Gazete, Kıbrıs Cumhuriyeti’nin bunu herkesten daha iyi bildiğini de belirtti.
Habere göre, Kıbrıs Hükümet Sözcüsü Prodromos Prodromu, verdiği röportajda, güvenlik konularında uygun hazırlığın yapılmasının önemine dikkat çekti.
Amacın, Kıbrıs sorununa ilişkin müzakerelerin, sadece yeniden başlaması değil, başarı potansiyeline de sahip olması yönünde olduğunu belirten Prodromu, ancak bunun olabilmesi için de, zaman takvimlerinin bulunmaması gerektiğini savundu.
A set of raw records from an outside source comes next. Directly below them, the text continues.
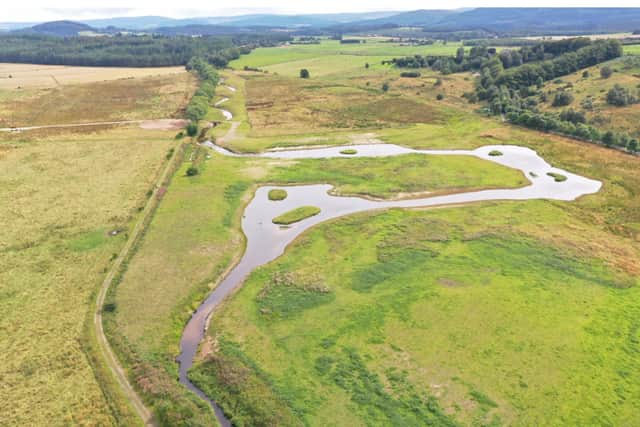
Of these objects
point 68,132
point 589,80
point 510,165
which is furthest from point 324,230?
point 589,80

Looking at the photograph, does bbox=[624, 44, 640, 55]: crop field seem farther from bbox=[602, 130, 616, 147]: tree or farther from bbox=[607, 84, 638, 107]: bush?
bbox=[602, 130, 616, 147]: tree

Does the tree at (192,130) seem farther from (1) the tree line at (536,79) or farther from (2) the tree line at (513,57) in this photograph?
(2) the tree line at (513,57)

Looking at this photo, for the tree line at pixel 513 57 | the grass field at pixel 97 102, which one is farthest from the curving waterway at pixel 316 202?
the tree line at pixel 513 57

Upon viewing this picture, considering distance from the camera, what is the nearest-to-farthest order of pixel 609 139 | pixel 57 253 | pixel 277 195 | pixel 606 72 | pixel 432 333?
pixel 432 333 → pixel 57 253 → pixel 277 195 → pixel 609 139 → pixel 606 72

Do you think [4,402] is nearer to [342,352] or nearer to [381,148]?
[342,352]

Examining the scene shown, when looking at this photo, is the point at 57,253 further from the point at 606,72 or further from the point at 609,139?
the point at 606,72

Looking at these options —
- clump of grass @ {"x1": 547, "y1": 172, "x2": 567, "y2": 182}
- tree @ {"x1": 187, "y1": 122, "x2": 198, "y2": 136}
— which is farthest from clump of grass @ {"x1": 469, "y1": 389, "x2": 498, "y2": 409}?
tree @ {"x1": 187, "y1": 122, "x2": 198, "y2": 136}

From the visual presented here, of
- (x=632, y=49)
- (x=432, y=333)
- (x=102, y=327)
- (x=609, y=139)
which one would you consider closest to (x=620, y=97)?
(x=609, y=139)
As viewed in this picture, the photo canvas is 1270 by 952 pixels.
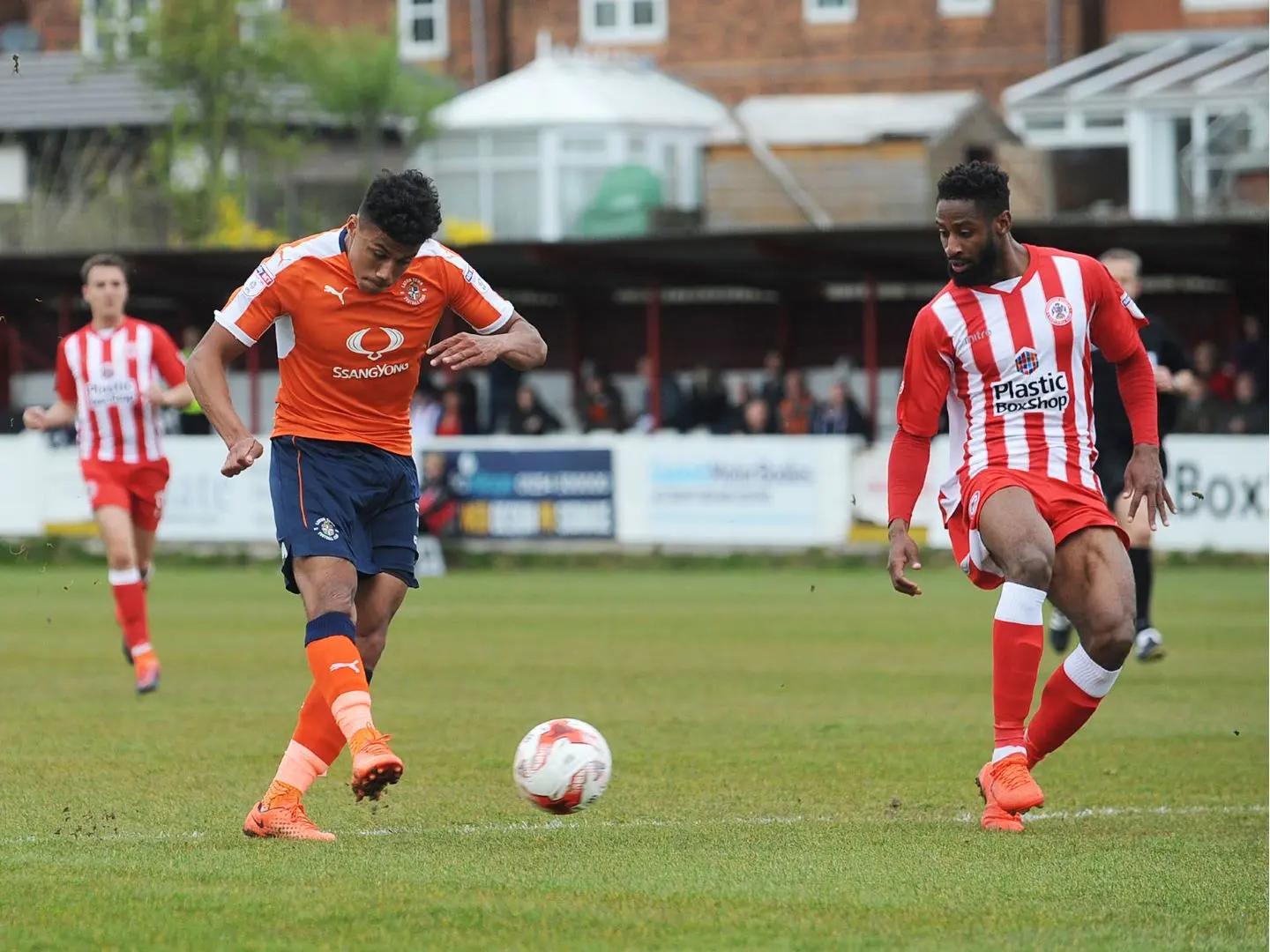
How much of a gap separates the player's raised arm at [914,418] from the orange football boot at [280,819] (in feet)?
7.01

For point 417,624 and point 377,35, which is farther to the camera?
point 377,35

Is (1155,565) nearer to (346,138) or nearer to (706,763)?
(706,763)

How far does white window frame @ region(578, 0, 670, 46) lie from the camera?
48688 millimetres

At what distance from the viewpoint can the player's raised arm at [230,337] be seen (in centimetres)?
729

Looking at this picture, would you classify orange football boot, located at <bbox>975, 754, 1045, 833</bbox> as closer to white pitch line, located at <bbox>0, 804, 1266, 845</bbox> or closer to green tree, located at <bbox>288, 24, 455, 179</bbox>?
white pitch line, located at <bbox>0, 804, 1266, 845</bbox>

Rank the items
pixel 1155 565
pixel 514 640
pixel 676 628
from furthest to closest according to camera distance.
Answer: pixel 1155 565
pixel 676 628
pixel 514 640

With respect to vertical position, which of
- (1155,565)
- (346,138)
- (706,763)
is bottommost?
(1155,565)

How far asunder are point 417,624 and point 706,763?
335 inches

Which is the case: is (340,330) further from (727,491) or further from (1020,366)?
(727,491)

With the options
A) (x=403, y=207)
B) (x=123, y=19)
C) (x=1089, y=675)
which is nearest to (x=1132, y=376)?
(x=1089, y=675)

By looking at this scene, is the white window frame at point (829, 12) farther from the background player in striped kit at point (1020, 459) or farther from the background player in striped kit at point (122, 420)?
the background player in striped kit at point (1020, 459)

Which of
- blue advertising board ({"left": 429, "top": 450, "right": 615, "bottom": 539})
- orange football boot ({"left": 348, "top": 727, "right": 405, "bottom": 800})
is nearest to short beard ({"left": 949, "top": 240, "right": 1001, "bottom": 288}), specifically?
orange football boot ({"left": 348, "top": 727, "right": 405, "bottom": 800})

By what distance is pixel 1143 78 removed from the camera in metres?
41.6

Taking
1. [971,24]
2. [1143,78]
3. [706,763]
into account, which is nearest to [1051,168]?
[1143,78]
Prodromu, ancak Rum Yönetimi’nin, sonuç almadan süresiz uzatmaya yol açacak bir müzakere de arzulamadığını ifade etti.
Lute’un gelişi
“Müzakerelerin, sonbaharda, yeniden başlaması amacıyla, BM Genel Sekreteri Antonio Guterres’in Kıbrıs sorunu için görevlendirdiği geçici özel danışmanı Jane Holl Lute’un, Ada’ya geldiği, her iki tarafı dinlediği, garantör ülkelerle de temaslarda bulunacağının anımsatılması ve bu hedefe yaklaşılıp yaklaşılmadığı” şeklindeki bir soru üzerine Prodromu, Kıbrıs’ın güneyinin tezlerine ilişkin olarak, Kıbrıslı Rum Lider Nikos Anastasiadis’in, kendilerinin, müzakerelere, kalındığı yerden ve Crans-Montana’da şekillenen Guterres çerçevesine bağlı olarak yeniden başlamaya hazır olduklarını Lute’a ilettiğini belirtti.
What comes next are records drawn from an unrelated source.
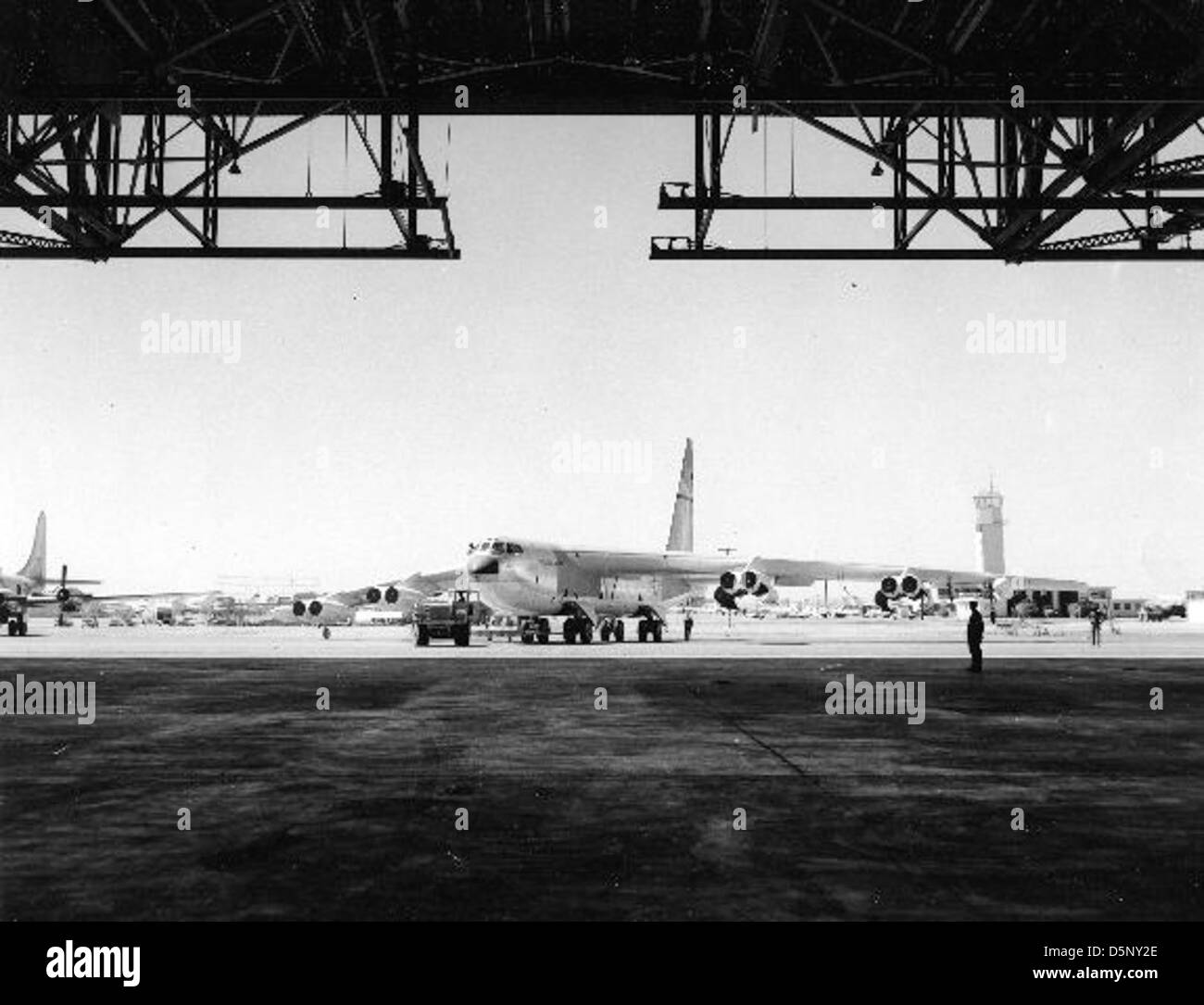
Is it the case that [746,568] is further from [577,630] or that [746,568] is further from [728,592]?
[577,630]

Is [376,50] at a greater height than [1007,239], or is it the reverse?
[376,50]

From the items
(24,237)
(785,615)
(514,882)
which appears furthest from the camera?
(785,615)

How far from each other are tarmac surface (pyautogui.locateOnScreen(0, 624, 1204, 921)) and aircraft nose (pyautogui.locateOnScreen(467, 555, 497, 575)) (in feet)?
62.8

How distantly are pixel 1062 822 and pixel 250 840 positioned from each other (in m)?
5.68

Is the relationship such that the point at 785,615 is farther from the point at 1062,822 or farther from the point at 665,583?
the point at 1062,822

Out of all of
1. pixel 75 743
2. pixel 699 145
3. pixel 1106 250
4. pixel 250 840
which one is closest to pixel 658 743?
pixel 250 840

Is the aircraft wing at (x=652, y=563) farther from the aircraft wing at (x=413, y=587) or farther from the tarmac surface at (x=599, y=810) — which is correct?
the tarmac surface at (x=599, y=810)

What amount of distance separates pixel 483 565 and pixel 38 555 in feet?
164

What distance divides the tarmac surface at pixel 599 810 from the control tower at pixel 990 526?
134 m

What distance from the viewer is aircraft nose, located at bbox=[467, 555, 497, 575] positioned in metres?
35.3

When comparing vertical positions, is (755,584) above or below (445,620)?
above

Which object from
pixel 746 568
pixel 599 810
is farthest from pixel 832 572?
pixel 599 810

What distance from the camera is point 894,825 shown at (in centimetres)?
716

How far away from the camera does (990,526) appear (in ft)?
466
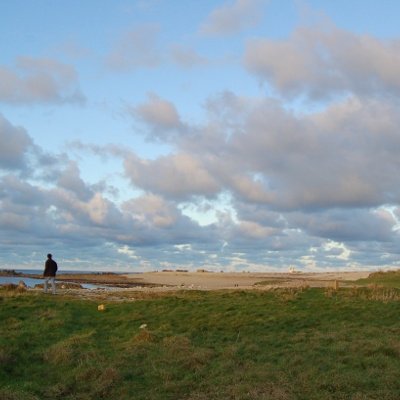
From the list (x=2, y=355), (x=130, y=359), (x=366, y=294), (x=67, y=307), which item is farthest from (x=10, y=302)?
(x=366, y=294)

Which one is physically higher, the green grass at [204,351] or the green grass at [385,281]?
the green grass at [385,281]

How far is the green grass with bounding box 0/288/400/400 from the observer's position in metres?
13.1

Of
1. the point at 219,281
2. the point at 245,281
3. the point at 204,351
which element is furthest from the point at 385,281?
the point at 245,281

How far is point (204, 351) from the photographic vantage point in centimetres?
1584

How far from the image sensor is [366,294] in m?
28.5

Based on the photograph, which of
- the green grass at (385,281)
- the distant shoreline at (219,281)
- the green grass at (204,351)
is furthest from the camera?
the distant shoreline at (219,281)

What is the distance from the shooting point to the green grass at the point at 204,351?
13.1m

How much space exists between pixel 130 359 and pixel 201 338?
12.0 ft

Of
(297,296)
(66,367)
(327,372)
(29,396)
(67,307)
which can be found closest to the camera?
(29,396)

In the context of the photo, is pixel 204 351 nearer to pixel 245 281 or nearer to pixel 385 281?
pixel 385 281

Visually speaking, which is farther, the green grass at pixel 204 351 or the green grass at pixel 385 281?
the green grass at pixel 385 281

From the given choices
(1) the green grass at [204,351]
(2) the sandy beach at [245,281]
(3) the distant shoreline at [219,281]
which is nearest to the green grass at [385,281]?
(3) the distant shoreline at [219,281]

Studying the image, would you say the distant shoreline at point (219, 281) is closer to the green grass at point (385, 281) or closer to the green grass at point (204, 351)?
the green grass at point (385, 281)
Prodromu, bu açıdan, kendilerinin müzakerelerin yeniden başlamasına çok yakın olduklarını ancak bunun diğer tarafa da bağlı olduğunu savundu.
Türkiye’den ve aynı zamanda Kıbrıs’ın kuzeyinden duyduklarının, iyimserlik yaratmadığını ileri süren Prodromu, buna karşın, konunun, BM Genel Sekreteri Antonio Guterres’in Kıbrıs sorunu için görevlendirdiği geçici özel danışmanı Jane Holl Lute’un, Kıbrıslı Türk Lider Akıncı’nın neler dediği ve Ankara’dan neler duyacağı noktasında, resmi olarak ne sunacağı olduğunu söyledi.
Prodromu, kamuoyu önünde duyduklarının aksine, olumlu bir karşılık durumunda o zaman müzakerelerin yeniden başlaması güzergahında olacaklarını belirtti.
Kıbrıs sorunu süreci
“Hangi sürecin takip edilmesinin istendiği, BM Genel Sekreteri her iki tarafı diyaloğa çağırırken gelecek safhayı Kıbrıs’ın güneyi’nin nasıl gördüğü” şeklindeki bir soru üzerine Prodromu, BM çerçevesindeki sürecin, kesin ve üzerinde anlaşmaya varılmış olduğunu düşündüğünü, Genel Sekreter’in başka bir hakemlik rolü olmaksızın -ki bu nedenden dolayı sorumluluk yüklemesi beklenmiyor- iyi niyet misyonunu sağladığını ifade etti.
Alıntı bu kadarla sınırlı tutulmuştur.